- [EXERCISE DATA]:
********
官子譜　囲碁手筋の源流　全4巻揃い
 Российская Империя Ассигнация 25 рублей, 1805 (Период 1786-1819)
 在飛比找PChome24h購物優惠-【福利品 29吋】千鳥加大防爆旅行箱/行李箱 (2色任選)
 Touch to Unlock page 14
********
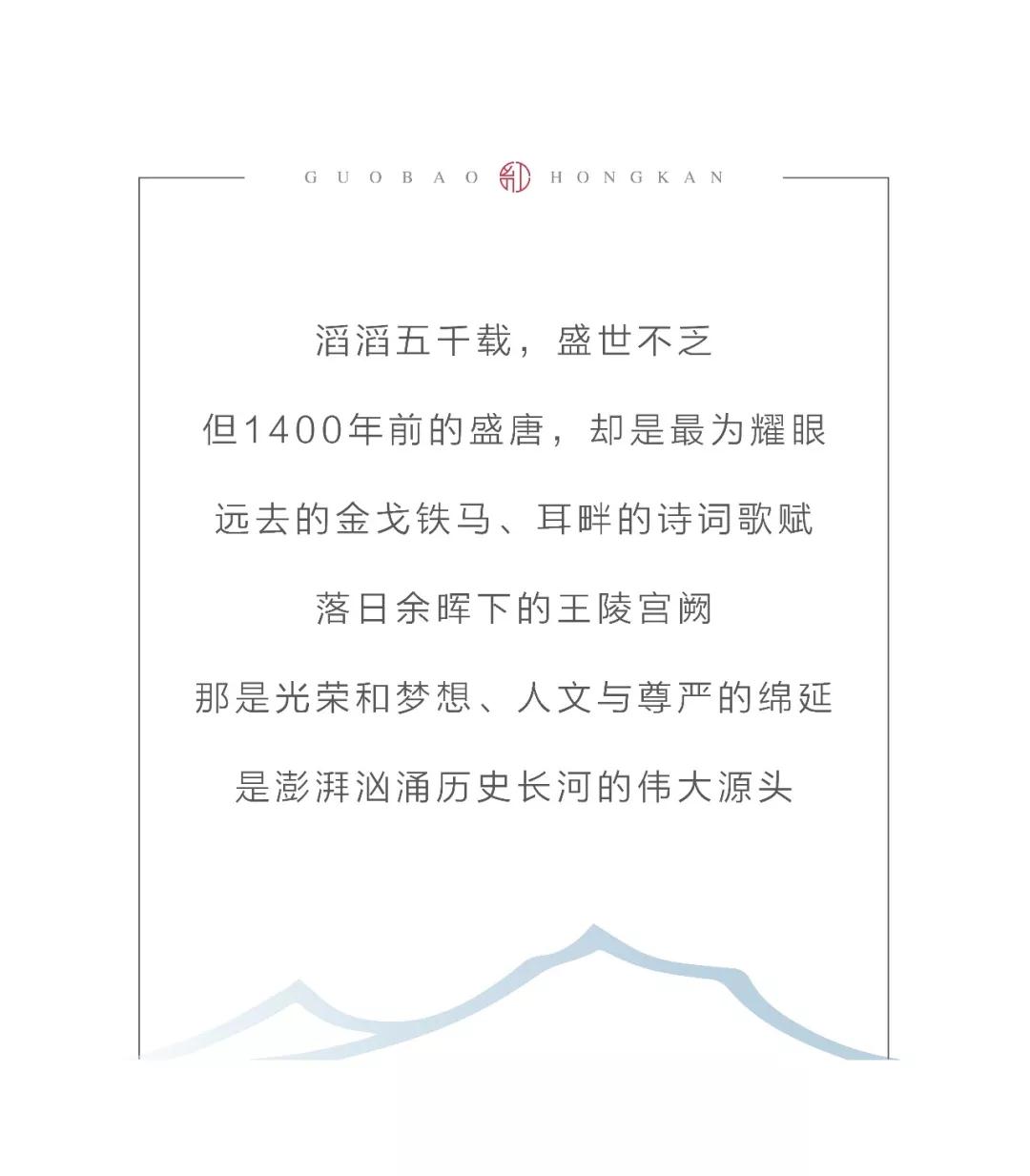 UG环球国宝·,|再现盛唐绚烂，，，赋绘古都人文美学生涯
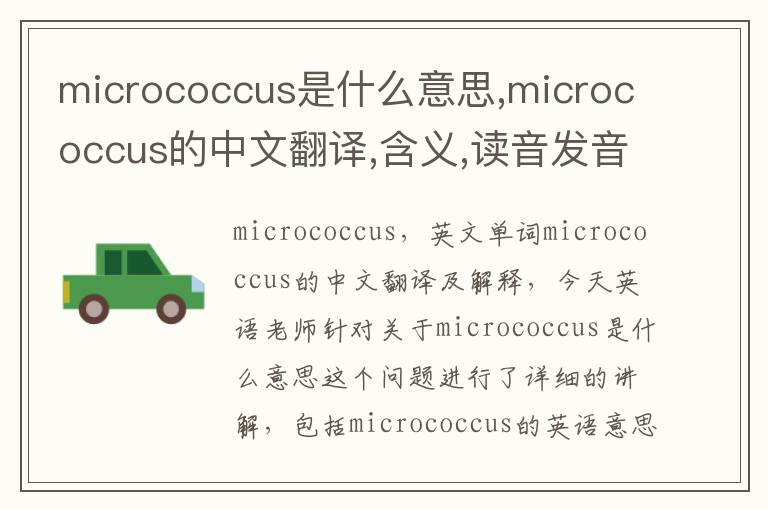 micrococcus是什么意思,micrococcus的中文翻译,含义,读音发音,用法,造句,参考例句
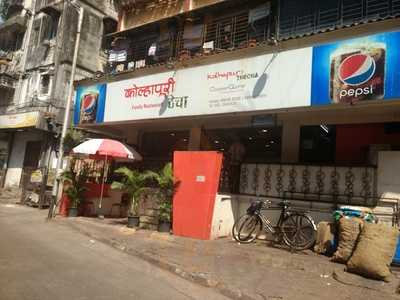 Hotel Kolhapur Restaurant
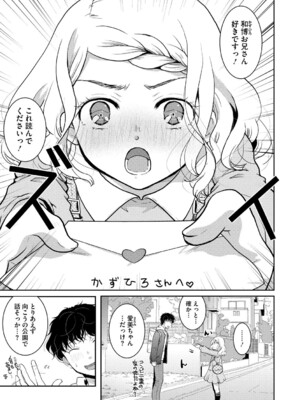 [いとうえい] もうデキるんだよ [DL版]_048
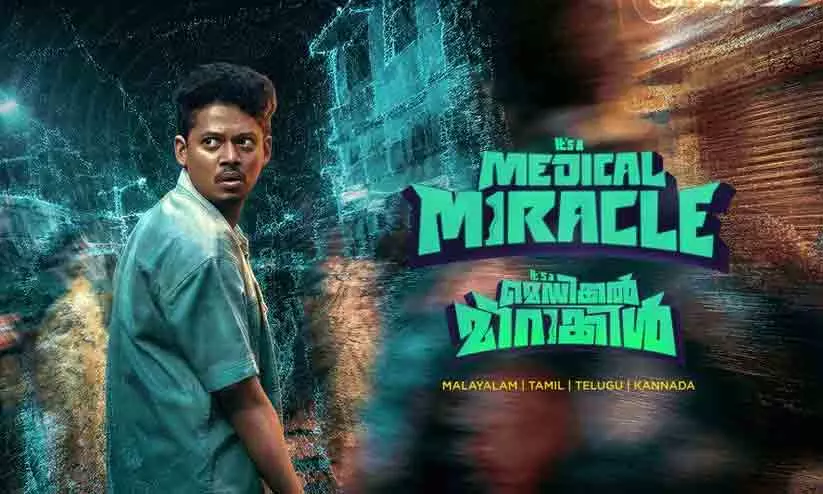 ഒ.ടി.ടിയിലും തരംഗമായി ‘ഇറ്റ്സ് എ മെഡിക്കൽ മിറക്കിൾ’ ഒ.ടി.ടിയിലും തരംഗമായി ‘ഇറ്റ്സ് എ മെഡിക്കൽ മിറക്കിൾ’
********
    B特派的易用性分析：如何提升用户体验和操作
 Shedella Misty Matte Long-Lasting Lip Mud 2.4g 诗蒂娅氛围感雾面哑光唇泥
********
- [EXERCISE PROMPT]: Edit the records from the line containing "B特派的易用性分析：如何提升用户体验和操作" up to and including the line containing "Shedella Misty Matte", replacing "Lip Mud" with "Lip Cream". Give those lines again with everything else unchanged.

- [EXPECTED ANSWER]:
    B特派的易用性分析：如何提升用户体验和操作
 Shedella Misty Matte Long-Lasting Lip Cream 2.4g 诗蒂娅氛围感雾面哑光唇泥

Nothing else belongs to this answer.